Hinweise auf die Prüfungen nach IT-SiG

Die Ausbildung der Prüfer gibt Hinweise darauf, wie die Umsetzung der Sicherheitsmaßnahmen geprüft werden soll

Datum
6. März 2017
Autor

Das IT-Sicherheitsgesetz (IT-SiG) vom 25. Juli 2015 schreibt vor, dass die Betreiber kritischer Infrastrukturen alle Sicherheitsmaßnahmen nach dem „Stand der Technik“ umsetzen und ihre Umsetzung prüfen lassen müssen. Die ersten Sektoren, die ihre Prüfnachweise bis zum 3. Mai 2018 beim Bundesamt für Sicherheit in der Informationstechnik (BSI) einreichen müssen, sind Energie, Informationstechnologie und Telekommunikation, Ernährung sowie Wasser.

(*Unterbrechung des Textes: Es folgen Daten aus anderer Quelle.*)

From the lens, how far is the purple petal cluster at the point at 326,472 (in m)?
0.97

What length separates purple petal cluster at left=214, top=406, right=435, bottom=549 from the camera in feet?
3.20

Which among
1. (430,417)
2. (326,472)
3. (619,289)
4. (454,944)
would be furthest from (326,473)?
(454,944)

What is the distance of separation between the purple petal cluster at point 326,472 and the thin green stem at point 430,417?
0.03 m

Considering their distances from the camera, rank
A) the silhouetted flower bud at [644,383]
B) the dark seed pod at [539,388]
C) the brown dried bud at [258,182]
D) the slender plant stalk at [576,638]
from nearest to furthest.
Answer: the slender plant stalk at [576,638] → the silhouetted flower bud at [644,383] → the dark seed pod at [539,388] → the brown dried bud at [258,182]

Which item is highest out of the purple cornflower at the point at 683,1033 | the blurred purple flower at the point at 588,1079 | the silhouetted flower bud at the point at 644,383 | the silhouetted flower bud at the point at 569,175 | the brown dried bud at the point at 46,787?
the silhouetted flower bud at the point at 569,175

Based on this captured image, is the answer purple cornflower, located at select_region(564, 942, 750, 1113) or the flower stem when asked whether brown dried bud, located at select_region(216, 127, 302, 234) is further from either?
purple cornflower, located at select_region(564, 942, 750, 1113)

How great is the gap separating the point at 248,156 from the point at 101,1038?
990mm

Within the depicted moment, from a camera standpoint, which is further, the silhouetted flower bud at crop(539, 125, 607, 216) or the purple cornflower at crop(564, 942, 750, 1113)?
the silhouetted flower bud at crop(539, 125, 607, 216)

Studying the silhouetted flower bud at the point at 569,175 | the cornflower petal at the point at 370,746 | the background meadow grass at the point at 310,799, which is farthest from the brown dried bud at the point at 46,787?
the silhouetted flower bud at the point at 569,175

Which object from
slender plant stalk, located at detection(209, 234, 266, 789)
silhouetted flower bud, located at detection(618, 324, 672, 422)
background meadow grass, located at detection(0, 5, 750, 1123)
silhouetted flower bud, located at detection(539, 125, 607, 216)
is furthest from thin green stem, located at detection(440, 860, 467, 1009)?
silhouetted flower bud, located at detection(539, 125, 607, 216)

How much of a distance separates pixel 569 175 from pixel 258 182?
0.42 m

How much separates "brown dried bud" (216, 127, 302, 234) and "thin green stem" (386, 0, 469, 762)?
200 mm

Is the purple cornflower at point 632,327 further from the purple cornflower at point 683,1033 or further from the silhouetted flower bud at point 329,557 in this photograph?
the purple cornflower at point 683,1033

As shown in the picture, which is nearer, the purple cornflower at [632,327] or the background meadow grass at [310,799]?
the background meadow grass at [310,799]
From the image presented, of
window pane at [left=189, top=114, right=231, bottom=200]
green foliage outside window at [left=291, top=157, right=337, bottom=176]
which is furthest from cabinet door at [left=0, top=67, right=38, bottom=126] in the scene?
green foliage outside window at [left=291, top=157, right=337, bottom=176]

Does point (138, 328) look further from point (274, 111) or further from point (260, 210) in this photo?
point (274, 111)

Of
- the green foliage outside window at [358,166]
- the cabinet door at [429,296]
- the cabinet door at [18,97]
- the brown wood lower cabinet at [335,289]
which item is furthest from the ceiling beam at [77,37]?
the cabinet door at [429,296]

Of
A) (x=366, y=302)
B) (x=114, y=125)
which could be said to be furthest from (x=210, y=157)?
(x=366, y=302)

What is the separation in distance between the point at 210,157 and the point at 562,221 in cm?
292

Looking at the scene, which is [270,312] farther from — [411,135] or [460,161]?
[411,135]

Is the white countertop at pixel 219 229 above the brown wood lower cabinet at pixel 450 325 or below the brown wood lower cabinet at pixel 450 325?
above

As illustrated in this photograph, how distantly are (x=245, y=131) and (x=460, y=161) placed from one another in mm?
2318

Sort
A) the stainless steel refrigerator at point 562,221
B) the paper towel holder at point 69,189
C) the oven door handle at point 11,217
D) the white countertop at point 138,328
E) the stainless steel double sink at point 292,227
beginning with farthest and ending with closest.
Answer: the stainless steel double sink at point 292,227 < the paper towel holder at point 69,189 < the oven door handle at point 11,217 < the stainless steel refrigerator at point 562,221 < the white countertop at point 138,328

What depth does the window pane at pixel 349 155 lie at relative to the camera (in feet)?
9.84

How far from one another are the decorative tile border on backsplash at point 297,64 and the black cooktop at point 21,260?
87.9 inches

Im Februar 2017 hat das BSI die Schulungsinhalte und -konzepte für die Ausbildung der Prüfer festgelegt. Daraus lässt sich ableiten, was die Prüfer wie prüfen sollen. Das Ergebnis ist wenig überraschend: Die meisten Sicherheitsmaßnahmen, die geprüft werden sollen, sind nicht neu und werden in der Regel auch in anderen Audits geprüft. Allerdings sind die KRITIS-Prüfungen deutlich strenger, weil beispielsweise Fragen nach der Verfügbarkeit von Leistungen in Notfallsituationen gestellt werden. Schwachstellen, die im schlimmsten Fall zu einem Versorgungsengpass führen können, dürfen nicht mehr in Kauf genommen oder mit einer Versicherung kompensiert werden. Anders als bei anderen Audits wird die Wirtschaftlichkeit nicht als Entschuldigung für nicht umgesetzte Maßnahmen akzeptiert.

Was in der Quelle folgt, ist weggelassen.